We were very forthright with people that lived there. We established a drop dead time: by this date, we’re closing down. We planned on closing the Tuesday before Rita hit. We were not going to throw people out in the street, obviously. But we would find another shelter environment that they would move to, or be moved to, which most certainly would not be as nice as the George R. Brown.

I think there was an initial fear. Many guests had gone through a lot of very disturbing experiences, and so here they were finally in a safe place. There were some initial inhibitions about knowing “where am I going to go when this place closes?” which is understandable. We made sure that folks knew that they were still going to be taken care of, that we’d find a place for them, that there were still going to be support services available. Our medical people did a great job tracking people that needed help.

That Tuesday, I really didn’t know what to expect. But surprisingly, before noon, we had our last guest leave the George R. Brown. They had an apartment for him. So that was cool.
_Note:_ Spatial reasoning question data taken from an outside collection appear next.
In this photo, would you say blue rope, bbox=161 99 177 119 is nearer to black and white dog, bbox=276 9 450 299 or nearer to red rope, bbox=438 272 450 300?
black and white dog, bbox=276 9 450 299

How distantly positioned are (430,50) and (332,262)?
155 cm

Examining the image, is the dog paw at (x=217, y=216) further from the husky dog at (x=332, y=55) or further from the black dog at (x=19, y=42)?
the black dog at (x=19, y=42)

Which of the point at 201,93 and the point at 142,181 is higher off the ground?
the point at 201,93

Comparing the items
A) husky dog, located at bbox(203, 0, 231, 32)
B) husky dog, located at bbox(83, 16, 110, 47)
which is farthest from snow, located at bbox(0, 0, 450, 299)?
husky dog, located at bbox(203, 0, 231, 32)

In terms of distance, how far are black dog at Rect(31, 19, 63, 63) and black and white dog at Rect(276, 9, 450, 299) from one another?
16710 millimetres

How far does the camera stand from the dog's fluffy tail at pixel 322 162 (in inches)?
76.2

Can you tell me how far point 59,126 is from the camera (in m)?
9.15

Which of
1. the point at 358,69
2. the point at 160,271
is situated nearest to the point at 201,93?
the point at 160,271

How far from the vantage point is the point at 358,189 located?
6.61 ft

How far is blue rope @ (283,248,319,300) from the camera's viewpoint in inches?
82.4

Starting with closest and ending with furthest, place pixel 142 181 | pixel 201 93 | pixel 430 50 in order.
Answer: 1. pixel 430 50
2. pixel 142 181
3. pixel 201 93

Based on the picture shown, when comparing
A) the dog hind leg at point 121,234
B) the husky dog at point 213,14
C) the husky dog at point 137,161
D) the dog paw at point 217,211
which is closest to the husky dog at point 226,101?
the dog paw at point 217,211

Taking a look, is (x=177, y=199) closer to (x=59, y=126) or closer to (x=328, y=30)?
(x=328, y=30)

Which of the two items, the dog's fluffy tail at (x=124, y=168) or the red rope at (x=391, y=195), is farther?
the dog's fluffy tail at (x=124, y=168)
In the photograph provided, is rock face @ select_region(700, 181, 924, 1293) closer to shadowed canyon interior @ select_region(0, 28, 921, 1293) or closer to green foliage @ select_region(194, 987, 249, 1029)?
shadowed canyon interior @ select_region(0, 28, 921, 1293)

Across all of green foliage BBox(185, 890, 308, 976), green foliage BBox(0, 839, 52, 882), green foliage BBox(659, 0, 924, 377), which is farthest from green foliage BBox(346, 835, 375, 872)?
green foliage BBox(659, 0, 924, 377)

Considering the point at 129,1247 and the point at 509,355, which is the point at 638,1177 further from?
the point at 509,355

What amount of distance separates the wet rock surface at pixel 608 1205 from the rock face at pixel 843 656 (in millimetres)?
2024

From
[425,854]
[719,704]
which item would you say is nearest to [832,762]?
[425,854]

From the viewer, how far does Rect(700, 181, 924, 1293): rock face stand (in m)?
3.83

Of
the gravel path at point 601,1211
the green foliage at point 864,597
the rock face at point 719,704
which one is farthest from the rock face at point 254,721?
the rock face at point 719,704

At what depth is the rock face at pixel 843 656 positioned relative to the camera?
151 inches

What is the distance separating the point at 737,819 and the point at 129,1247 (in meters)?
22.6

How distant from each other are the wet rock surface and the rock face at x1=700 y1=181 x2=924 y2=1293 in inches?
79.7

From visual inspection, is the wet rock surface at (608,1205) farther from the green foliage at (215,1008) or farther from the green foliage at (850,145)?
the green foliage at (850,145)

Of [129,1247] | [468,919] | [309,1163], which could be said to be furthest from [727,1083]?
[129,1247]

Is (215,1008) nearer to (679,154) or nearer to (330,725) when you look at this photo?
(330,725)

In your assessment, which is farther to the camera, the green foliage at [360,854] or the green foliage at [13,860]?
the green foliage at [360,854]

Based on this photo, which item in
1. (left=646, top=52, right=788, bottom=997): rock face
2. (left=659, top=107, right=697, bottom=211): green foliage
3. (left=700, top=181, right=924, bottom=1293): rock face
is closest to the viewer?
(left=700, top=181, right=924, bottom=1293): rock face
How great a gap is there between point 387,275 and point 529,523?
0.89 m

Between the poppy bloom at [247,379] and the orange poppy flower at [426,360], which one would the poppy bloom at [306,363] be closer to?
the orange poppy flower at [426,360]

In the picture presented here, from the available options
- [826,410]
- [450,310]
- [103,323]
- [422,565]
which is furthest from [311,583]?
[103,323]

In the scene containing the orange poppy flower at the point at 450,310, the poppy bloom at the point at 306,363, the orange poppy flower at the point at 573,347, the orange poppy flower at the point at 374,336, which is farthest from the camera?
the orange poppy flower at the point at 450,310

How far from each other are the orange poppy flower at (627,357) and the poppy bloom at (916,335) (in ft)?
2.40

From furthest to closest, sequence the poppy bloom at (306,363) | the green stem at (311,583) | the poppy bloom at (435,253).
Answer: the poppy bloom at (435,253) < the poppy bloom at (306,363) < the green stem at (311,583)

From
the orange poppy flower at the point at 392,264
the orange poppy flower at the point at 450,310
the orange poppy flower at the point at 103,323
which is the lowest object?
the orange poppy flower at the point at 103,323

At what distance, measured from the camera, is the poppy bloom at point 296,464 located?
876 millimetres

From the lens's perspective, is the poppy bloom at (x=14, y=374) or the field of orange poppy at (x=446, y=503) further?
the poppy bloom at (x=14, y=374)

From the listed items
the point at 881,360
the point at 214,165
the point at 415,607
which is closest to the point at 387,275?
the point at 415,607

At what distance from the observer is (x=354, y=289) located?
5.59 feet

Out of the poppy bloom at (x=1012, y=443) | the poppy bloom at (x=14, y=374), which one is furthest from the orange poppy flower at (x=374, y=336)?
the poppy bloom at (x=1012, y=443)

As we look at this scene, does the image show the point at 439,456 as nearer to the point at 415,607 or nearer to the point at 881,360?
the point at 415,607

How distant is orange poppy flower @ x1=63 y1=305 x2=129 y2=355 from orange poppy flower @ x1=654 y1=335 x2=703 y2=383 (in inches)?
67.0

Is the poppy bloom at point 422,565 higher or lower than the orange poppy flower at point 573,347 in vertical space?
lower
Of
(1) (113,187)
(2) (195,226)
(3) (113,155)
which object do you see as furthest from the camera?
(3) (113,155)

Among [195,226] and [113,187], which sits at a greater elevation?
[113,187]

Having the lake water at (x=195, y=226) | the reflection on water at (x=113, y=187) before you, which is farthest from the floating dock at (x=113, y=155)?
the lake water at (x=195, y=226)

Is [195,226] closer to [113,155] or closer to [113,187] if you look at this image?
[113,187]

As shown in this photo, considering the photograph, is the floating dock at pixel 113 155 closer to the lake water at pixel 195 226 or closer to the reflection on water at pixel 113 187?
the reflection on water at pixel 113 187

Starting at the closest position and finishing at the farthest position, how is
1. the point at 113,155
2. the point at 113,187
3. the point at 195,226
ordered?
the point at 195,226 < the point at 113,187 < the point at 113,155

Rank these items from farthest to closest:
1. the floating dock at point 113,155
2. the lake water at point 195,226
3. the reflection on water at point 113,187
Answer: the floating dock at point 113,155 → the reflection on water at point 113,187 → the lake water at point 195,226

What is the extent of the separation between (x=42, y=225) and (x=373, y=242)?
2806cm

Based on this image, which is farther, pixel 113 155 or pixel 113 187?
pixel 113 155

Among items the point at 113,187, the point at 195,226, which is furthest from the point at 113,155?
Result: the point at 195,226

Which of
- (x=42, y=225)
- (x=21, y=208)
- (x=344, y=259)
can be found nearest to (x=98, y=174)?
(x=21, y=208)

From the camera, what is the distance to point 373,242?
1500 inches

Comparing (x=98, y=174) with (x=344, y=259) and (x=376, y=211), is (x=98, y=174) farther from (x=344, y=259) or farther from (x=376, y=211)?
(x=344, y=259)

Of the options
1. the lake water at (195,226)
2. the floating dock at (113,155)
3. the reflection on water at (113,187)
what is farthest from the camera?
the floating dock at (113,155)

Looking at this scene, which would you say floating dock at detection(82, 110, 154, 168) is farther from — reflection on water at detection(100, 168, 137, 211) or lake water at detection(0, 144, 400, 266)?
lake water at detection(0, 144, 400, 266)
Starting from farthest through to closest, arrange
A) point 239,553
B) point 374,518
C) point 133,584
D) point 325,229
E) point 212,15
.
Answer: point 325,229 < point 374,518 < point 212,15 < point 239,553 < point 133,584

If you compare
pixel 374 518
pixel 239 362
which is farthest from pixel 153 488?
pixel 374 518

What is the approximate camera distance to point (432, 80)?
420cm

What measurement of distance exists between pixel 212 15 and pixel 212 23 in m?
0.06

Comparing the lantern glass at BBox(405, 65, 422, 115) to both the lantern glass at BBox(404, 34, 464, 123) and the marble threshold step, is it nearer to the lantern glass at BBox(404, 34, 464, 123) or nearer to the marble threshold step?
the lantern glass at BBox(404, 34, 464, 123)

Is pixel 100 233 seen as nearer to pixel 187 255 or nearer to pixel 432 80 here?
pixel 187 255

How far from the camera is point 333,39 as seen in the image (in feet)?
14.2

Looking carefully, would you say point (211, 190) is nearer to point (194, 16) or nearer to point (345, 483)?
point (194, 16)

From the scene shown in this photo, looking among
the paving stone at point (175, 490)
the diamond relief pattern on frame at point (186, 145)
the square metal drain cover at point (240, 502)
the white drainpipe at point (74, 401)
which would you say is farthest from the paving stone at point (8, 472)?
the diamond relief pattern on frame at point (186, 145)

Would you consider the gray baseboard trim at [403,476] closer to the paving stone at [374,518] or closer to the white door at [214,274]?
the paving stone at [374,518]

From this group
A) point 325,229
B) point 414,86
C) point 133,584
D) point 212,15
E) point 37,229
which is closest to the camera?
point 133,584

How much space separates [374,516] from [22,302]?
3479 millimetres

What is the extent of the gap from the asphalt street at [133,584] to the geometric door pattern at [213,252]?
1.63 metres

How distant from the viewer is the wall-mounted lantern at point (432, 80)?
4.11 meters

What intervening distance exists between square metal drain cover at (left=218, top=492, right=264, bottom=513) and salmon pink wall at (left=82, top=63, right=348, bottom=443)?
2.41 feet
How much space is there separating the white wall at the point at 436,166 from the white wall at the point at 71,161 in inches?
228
You asked about Afghanistan, but I’ll tell you, this experience was equally moving. I couldn’t control myself much when the first buses started rolling in to the George R. Brown. You had all these people that looked like they had been through hell. You had all these volunteers that were clapping for them, and cheering for them as they got off the bus. I had to walk away. It was very difficult for me. Everyday was another episode, or incident, of something that was just really powerful and moving. The only thing I could think of was that I had spent fourteen months away serving these same persons that were now coming in on buses. And I was still serving them.